Making AOL Smile: e-Commerce Study

Judging by the results of a recent survey of consumers’ attitudes about e-Commerce and online shopping, this holiday shopping season could be merry for e-tailers. At the very least, the results are giving the ISP something to smile about.

The fifth annual “Cyberstudy on E-Commerce”, by marketing research firm RoberASW in conjunction with AOL, found that the number of online shoppers has doubled in four years.

Conducted by telephone between Sept. 15th and Oct. 15th, the survey found three in five (or about 60 percent of those surveyed), make online purchases regularly. That’s double the number who said so just four years ago, and the highest percentage in the five years that the survey has been conducted.

The RoperASW/AOL study used a telephone survey of a random sample of 1,001 home Internet/online subscribers. An AOL spokesman said although some AOL subscribers were randomly included in the survey, the sample group was drawn from a range of online providers.

Among the drivers behind the growth in online shoppers? Convenience. The survey said home Internet users save, on average, nearly six hours a week by doing things online.

More than three-quarters of the survey group (77 percent) said they go online to research prices before they buy, and favor the online medium over every form of traditional media for researching products before making a purchase.

The results also said nearly three-quarters of online shoppers (73 percent) have purchased presents online in the past, and close to half (47 percent) said they do so regularly or occasionally.

Travel reservations or ticket purchases were the most popular activity, with 50 percent reporting they regularly book trips online. Next came clothing or apparel purchases, which 36 percent ranked as a routine online activity. Hardware and software buys were cited by 32 percent of the survey, followed by tracking stocks (28 percent) and online auctions (24 percent).

The least popular online activities were downloading books, an activity cited by 10 percent of the group surveyed.

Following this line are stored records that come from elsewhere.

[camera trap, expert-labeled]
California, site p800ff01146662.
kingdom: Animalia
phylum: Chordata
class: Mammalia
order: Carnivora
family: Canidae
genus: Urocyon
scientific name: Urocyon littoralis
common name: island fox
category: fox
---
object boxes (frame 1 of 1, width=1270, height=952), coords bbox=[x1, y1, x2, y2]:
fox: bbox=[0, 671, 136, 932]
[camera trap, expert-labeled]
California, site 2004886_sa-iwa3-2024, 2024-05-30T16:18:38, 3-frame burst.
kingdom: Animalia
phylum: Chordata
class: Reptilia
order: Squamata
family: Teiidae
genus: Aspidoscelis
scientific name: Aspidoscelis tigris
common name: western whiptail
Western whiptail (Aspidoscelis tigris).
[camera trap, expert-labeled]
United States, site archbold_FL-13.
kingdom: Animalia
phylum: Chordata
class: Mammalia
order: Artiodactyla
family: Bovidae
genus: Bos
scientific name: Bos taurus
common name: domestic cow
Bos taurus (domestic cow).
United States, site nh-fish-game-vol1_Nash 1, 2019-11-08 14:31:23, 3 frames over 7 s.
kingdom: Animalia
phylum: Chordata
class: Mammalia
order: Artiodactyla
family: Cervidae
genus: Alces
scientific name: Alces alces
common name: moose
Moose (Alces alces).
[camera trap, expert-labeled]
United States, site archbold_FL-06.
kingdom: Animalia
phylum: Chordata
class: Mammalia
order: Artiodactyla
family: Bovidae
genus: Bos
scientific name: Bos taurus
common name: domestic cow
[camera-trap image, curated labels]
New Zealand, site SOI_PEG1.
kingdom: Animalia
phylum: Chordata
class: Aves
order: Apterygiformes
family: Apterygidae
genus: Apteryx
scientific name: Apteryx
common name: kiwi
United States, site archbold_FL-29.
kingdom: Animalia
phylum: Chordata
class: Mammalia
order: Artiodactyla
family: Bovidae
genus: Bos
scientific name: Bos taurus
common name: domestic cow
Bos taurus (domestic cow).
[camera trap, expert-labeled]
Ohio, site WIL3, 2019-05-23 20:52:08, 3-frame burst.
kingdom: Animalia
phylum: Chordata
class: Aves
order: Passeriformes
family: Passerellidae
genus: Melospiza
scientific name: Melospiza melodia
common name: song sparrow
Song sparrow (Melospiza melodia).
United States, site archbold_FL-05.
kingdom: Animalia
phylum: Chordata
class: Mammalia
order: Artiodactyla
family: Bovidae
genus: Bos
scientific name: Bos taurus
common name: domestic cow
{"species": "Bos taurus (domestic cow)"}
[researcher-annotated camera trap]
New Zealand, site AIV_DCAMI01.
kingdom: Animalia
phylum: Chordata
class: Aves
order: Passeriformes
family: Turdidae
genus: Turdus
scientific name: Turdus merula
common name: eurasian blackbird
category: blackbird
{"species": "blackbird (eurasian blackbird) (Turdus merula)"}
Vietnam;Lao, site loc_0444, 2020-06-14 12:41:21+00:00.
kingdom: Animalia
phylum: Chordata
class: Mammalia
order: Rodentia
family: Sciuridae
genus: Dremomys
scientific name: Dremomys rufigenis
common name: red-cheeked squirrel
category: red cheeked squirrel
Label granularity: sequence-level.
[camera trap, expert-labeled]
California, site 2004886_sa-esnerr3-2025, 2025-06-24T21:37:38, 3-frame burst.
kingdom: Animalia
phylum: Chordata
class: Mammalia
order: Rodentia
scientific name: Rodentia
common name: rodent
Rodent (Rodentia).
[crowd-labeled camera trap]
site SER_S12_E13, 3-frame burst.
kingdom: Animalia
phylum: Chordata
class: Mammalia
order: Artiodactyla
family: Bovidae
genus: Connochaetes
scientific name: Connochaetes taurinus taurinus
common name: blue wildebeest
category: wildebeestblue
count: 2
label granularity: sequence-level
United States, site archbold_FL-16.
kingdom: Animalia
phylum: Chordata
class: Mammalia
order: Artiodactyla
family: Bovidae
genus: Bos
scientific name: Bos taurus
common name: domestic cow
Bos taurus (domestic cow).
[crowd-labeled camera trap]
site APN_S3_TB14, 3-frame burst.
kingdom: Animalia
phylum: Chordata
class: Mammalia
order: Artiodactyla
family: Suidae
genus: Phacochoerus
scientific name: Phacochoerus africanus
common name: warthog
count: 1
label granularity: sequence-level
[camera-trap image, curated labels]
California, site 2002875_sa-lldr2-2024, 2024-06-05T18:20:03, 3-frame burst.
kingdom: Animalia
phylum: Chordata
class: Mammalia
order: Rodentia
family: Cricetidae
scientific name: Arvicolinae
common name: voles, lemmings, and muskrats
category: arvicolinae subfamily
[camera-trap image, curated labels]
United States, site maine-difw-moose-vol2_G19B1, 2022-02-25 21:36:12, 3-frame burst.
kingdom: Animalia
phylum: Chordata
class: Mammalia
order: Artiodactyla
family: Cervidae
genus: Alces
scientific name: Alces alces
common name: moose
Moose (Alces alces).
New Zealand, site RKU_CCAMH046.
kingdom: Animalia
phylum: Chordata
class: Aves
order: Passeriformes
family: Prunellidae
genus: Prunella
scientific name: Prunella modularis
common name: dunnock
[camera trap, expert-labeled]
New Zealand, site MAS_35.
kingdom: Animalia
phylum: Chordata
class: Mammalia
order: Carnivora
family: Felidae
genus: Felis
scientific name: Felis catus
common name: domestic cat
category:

The bottom three activities in the ranking read like a who’s who of discredited dot-coms: Home grocery deliveries were cited by just 4 percent of the group, followed by 2 percent who said they buy pet food and stamps online.

More than half of all online shoppers recommend it to their family and friends, while about 43 percent say they take time out at work to shop or plan their vacations.

Surfers who don’t purchase goods and services online said their main concern was whether their credit card information would be kept secure.

More than half in the not-interested category said they would be likely to consider shopping online if they could get free shipping, a 100 percent satisfaction guarantee and be able to return or pick-up their purchases at a local store.

The results show, more than anything, the maturing of the online medium, and appear in line with holiday shopping forecasts.

A recent e-commerce survey by BizRate.com, is forecasting $16.9 billion in online shopping sales for the fourth quarter, up 35 percent over last year’s fourth quarter. In holiday sales alone, the research outfit is expecting sales to rise to out $8 billion, up 24 percent from last year’s holiday season.

Forrester Research, meanwhile, is forecasting about $9.5 billion in online holiday shopping this season. That’s after it tracked a decline in third quarter online retail sales of $17 billion, down from the consecutive $20 billion quarters so far in 2002.

And while the research firm expects four million more households to go online to shop this season compared to last year, it expects shoppers to spend a little less because of the shaky economy.